Aviator (The Aviator)
Ten wspaniały mężczyzna w latających maszynach. Nie chodzi bynajmniej o aparycję Leonardo DiCapiro, lecz postać, w którą się wcielił - Howarda Hughesa. Człowieka, dla którego niemożliwe - prędzej czy później, mniejszym lub zazwyczaj większym kosztem - zawsze stawało się realne.
W swoim filmie Martin Scorsese ukazuje burzliwe życie milionera z Teksasu. Trzeba przyznać, przez większość obrazu robi to doprawdy brawurowo. Poszczególne sceny, niczym w kalejdoskopie iskrzą się bogactwem barw i równie szybko się zmieniają. Z zapartym tchem i pełnym podziwem obserwujemy determinację, z jaką Hughes angażuje się w swoje projekty - zarówno filmowe, jak i lotnicze. Nie znosi sprzeciwu, jest perfekcjonistą i zawsze dostaje to, czego chce, a także tego, kogo chce. Począwszy od najlepszych naukowców z zakresu meteorologii, po najpiękniejsze kobiety - jak Katherine Hepburn (znakomita Cate Blanchett) czy Ava Gardner (zjawiskowej urody Kate Beckinsale)

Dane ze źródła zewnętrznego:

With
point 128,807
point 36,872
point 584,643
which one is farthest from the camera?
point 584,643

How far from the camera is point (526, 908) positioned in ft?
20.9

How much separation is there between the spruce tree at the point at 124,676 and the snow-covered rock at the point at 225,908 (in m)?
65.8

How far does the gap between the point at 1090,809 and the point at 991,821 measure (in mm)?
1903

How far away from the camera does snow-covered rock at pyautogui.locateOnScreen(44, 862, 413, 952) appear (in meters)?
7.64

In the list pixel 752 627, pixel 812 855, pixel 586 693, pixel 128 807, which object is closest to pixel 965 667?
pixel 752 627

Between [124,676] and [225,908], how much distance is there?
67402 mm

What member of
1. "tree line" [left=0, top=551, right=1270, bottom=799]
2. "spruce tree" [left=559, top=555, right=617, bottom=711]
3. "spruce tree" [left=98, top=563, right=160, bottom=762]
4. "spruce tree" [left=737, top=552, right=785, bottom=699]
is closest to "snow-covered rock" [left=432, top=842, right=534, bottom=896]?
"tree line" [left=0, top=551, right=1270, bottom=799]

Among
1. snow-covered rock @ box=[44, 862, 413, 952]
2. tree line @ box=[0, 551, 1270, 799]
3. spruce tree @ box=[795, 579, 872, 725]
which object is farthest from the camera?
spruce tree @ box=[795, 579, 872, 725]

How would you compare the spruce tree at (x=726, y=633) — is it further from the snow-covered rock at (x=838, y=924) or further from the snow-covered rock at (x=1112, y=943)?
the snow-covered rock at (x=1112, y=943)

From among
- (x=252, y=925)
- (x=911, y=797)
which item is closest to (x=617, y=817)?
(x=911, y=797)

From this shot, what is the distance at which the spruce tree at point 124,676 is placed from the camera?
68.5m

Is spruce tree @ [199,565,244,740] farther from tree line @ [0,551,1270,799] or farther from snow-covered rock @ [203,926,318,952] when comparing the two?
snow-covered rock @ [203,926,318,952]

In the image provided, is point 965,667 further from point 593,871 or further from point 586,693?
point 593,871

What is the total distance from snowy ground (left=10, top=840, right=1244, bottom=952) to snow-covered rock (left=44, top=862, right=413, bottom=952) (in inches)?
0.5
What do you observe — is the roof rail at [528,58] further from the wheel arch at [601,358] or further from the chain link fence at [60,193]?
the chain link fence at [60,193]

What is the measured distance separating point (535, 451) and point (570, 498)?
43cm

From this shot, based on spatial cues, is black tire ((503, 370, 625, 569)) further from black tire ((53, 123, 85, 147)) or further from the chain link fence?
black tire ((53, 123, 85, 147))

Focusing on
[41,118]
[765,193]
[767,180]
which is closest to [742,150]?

. A wszystko w pełnej przepychu, powabu, blasku i elegancji scenerii Hollywood lat 20. i 30.
04.12.2006 18:08
Zapowiada się znakomicie, niestety w miarę jak Howard traci rozum i pieniądze, obraz traci tempo, a widz zainteresowanie. W dobie rozkwitu showbiznesu, massmediów oraz reality show, nikogo już nie dziwią, ani nie gorszą dziwactwa, fobie i paranoje bogaczy. Wciąż zachwycają nas jednak ludzie z pasją. Kiedy bohater przezwycięża swoje słabości i z prawdziwą nonszalancją przeciwstawia się swym wrogom, znów kibicujemy jego przedsięwzięciom i trzymamy kciuki za powodzenie jego projektów. Szkoda tylko, że owej pasji, którą Scorsese i DiCaprio udało się ukazać w osobie Howarda Hughesa, zabrakło na cały film.